#### TASK GOAL
In the biography of Pierrette Gabrielle Herzberger-Fofana below, to which city council was she first elected in 2005?
EXTRACT TO READ START
Pierrette Gabrielle Herzberger-Fofana (born 20 March 1949 in Bamako) is a German-Malian politician of Alliance 90/The Greens and member of the European Parliament.

Early life and education
Herzberger-Fofana grew up in Senegal. She graduated in Paris in German sociolinguistics and obtained a further degree from the University of Trier. She earned her doctorate at the University of Erlangen-Nuremberg with a dissertation that addressed women's literature in francophone sub-Saharan Africa.

Political career
In 2005, Herzberger-Fofana was first elected to the city council of Erlangen. She was one of the fifteen recipients of the 2009 Helene-Weber-Preis, which is awarded to women engaged in municipal politics. She is a board member of DaMigra, the umbrella organization of immigrant organizations.

Herzberger-Fofana moved into the European Parliament on the 21st place in the European list of Alliance 90 / The Greens in the 2019 European elections in Germany 2019. She is currently Germany's only black MEP.
EXTRACT TO READ END
EXTRACTED RECORDS START
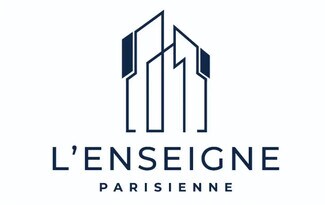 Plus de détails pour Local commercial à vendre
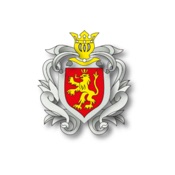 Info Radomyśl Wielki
EXTRACTED RECORDS END
EXTRACTED RECORDS START
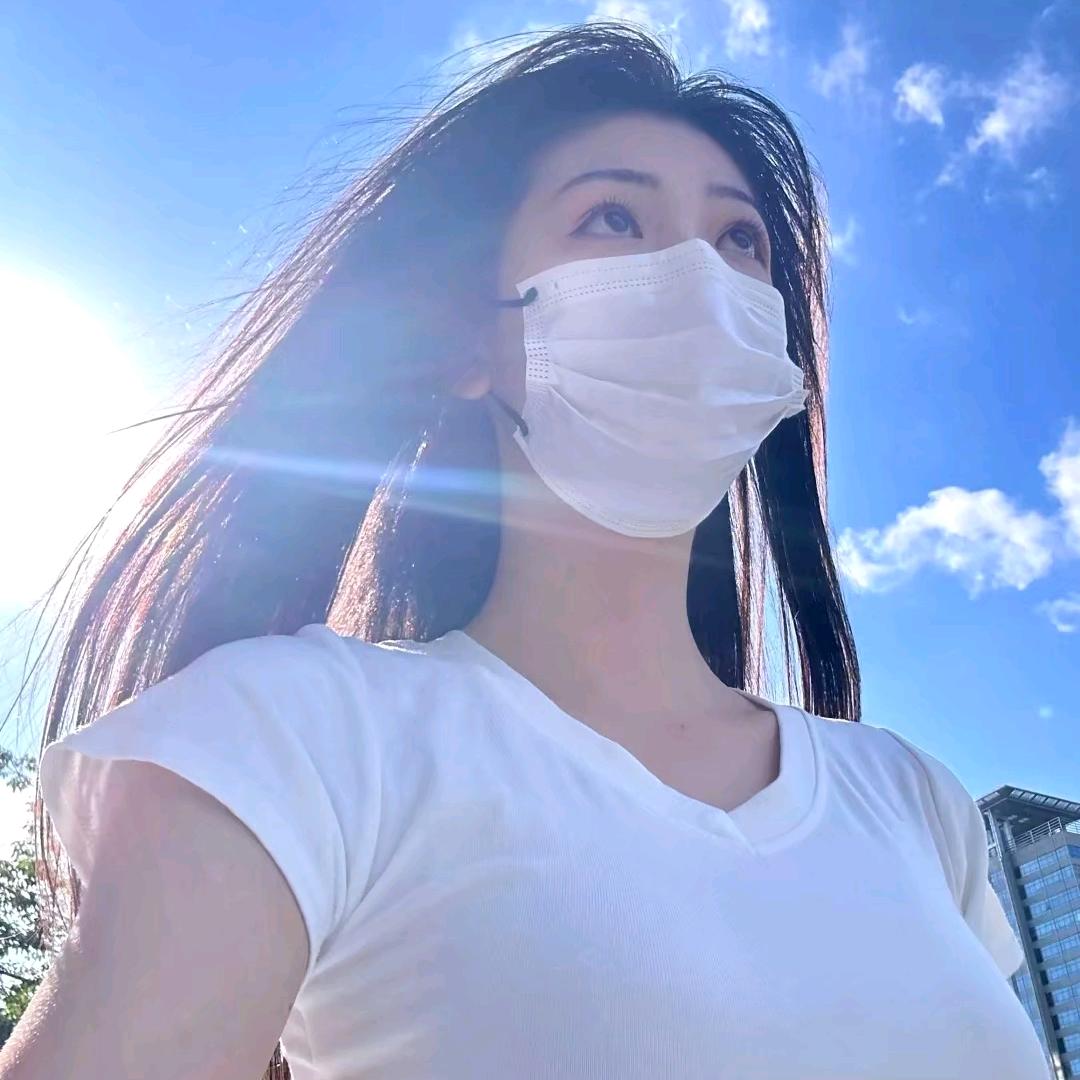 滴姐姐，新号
EXTRACTED RECORDS END
EXTRACTED RECORDS START
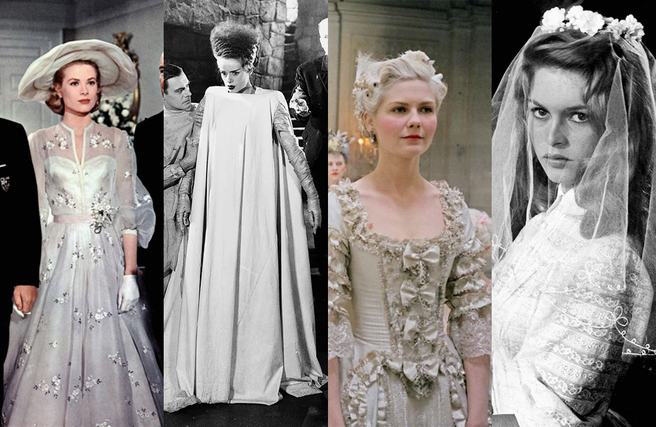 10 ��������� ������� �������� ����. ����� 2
EXTRACTED RECORDS END
#### RESPONSE BELOW
The city council of Erlangen.